(Collected data entries)
● ● ● ● ●

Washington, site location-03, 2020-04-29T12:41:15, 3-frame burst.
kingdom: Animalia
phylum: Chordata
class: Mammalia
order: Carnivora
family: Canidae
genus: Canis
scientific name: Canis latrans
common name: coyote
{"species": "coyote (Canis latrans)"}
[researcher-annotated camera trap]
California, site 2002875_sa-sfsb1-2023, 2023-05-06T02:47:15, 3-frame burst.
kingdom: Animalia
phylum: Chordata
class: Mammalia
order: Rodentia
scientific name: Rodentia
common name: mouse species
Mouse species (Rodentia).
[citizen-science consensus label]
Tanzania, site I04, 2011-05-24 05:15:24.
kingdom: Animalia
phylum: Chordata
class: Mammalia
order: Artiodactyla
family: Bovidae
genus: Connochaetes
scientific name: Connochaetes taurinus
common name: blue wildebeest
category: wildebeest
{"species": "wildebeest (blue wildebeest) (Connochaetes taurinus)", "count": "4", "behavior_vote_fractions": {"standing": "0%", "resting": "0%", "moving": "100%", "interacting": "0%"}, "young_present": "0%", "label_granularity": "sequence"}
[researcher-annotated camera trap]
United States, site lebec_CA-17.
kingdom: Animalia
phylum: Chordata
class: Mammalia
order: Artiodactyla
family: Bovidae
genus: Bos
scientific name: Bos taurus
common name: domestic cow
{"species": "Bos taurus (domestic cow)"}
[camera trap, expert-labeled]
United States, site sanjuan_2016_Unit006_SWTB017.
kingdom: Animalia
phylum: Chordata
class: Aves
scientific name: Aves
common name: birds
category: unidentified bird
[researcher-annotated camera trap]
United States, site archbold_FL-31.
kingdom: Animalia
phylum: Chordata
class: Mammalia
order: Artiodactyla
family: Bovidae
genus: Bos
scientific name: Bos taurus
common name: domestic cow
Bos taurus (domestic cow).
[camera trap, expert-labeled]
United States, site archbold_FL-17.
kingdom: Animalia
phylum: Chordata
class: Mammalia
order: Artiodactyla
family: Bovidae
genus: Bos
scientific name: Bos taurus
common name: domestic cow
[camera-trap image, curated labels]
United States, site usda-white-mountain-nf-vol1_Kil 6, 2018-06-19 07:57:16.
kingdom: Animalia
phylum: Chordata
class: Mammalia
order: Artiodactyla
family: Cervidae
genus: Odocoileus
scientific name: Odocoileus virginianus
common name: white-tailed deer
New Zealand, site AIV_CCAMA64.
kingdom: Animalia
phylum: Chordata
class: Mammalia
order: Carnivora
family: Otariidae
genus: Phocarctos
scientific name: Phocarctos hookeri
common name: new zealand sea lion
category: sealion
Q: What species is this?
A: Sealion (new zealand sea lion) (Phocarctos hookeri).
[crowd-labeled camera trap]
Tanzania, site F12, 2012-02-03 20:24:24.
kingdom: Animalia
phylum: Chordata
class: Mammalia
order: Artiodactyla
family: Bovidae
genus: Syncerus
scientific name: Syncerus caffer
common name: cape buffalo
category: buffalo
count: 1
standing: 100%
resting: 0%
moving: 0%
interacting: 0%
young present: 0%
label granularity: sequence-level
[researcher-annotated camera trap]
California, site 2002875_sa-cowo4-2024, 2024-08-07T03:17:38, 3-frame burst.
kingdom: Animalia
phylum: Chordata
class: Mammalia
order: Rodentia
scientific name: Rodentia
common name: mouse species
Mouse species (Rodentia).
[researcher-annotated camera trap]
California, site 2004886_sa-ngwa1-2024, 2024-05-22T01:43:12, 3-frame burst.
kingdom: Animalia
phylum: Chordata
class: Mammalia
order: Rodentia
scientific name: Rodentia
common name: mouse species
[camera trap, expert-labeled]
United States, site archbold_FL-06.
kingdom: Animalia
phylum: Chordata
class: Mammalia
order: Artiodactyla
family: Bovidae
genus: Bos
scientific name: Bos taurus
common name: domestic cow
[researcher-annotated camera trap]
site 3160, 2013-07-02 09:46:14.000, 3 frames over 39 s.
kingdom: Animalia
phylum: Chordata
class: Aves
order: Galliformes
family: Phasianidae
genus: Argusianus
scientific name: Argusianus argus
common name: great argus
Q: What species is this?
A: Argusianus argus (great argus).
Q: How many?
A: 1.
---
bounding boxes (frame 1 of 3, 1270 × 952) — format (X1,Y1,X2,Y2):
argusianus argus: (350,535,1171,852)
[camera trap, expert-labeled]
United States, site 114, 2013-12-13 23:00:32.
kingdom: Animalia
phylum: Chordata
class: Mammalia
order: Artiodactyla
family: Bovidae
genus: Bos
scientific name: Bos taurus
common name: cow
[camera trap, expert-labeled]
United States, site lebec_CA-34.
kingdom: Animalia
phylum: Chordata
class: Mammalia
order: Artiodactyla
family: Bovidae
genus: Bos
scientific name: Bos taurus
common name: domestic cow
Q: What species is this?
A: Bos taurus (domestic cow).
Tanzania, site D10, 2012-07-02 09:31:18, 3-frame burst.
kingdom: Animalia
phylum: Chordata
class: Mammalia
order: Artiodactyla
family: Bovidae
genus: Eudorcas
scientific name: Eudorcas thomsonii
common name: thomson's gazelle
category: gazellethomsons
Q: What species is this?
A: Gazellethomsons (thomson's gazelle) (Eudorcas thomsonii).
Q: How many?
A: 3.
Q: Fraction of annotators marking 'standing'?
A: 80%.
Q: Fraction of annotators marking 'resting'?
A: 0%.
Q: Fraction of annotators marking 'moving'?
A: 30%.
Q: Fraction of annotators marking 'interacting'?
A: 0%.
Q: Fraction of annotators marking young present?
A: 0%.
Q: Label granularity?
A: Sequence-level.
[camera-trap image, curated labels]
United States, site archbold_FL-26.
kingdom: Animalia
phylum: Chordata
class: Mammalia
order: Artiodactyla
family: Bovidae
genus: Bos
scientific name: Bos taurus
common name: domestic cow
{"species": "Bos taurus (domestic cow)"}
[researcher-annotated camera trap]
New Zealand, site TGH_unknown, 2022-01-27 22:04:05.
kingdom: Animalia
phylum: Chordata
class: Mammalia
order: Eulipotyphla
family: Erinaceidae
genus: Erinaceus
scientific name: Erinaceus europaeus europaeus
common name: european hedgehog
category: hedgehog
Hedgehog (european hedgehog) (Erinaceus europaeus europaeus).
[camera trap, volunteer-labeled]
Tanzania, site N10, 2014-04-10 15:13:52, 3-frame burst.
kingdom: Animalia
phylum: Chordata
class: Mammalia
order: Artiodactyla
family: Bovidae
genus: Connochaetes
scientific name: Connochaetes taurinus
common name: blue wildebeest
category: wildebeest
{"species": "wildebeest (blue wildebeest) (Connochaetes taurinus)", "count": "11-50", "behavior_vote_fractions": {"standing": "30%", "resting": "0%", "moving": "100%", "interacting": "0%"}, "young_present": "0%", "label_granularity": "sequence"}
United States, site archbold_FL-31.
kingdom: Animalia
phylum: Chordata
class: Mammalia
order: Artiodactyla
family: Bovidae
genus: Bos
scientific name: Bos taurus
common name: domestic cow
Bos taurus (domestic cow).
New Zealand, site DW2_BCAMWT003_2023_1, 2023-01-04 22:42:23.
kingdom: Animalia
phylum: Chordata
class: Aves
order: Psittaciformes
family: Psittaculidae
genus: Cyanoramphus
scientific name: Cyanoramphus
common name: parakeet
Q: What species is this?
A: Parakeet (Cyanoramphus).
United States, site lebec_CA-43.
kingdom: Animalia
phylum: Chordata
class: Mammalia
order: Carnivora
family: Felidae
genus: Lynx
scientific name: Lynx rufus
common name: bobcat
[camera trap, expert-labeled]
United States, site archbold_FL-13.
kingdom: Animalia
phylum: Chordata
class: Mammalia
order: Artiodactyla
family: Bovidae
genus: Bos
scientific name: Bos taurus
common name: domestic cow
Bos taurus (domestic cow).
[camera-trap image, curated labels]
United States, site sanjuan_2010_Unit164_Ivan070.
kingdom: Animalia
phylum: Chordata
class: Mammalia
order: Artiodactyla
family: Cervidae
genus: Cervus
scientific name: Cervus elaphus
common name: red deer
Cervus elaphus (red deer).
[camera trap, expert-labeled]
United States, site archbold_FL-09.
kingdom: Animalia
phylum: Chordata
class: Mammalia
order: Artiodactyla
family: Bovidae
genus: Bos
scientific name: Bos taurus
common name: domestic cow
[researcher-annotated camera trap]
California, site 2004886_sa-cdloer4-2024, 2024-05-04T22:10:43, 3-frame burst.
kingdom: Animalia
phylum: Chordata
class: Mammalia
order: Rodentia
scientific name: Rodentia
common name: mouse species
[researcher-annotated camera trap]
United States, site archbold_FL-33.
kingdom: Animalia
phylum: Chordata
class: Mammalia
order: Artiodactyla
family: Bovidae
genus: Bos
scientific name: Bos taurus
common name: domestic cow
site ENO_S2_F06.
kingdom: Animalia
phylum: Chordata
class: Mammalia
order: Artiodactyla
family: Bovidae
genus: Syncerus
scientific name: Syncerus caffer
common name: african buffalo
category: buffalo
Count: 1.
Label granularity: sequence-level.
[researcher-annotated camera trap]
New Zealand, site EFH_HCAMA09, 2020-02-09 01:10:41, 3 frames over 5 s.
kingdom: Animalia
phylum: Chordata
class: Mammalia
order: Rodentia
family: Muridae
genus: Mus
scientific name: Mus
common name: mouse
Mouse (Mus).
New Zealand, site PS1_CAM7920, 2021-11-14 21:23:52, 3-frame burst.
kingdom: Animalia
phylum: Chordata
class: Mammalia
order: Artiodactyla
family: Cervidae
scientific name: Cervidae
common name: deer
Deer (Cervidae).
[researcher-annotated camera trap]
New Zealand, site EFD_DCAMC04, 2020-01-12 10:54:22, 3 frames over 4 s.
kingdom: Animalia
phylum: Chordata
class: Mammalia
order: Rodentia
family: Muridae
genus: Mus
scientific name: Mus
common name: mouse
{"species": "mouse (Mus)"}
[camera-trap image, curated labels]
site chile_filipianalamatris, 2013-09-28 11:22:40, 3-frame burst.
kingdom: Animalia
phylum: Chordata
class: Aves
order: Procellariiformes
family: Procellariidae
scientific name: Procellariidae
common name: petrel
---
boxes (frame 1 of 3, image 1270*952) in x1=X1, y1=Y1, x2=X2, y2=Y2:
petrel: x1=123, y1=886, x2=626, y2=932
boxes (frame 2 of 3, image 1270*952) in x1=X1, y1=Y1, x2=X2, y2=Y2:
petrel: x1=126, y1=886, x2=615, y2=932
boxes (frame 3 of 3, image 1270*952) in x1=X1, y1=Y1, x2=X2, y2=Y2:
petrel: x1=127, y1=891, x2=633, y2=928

● ● ● ● ●

> [Activity] Would you restate word for word every line from the one holding "order: Procellariiformes" to the end of the entries, both ends included?

> [Answer section]
order: Procellariiformes
family: Procellariidae
scientific name: Procellariidae
common name: petrel
---
boxes (frame 1 of 3, image 1270*952) in x1=X1, y1=Y1, x2=X2, y2=Y2:
petrel: x1=123, y1=886, x2=626, y2=932
boxes (frame 2 of 3, image 1270*952) in x1=X1, y1=Y1, x2=X2, y2=Y2:
petrel: x1=126, y1=886, x2=615, y2=932
boxes (frame 3 of 3, image 1270*952) in x1=X1, y1=Y1, x2=X2, y2=Y2:
petrel: x1=127, y1=891, x2=633, y2=928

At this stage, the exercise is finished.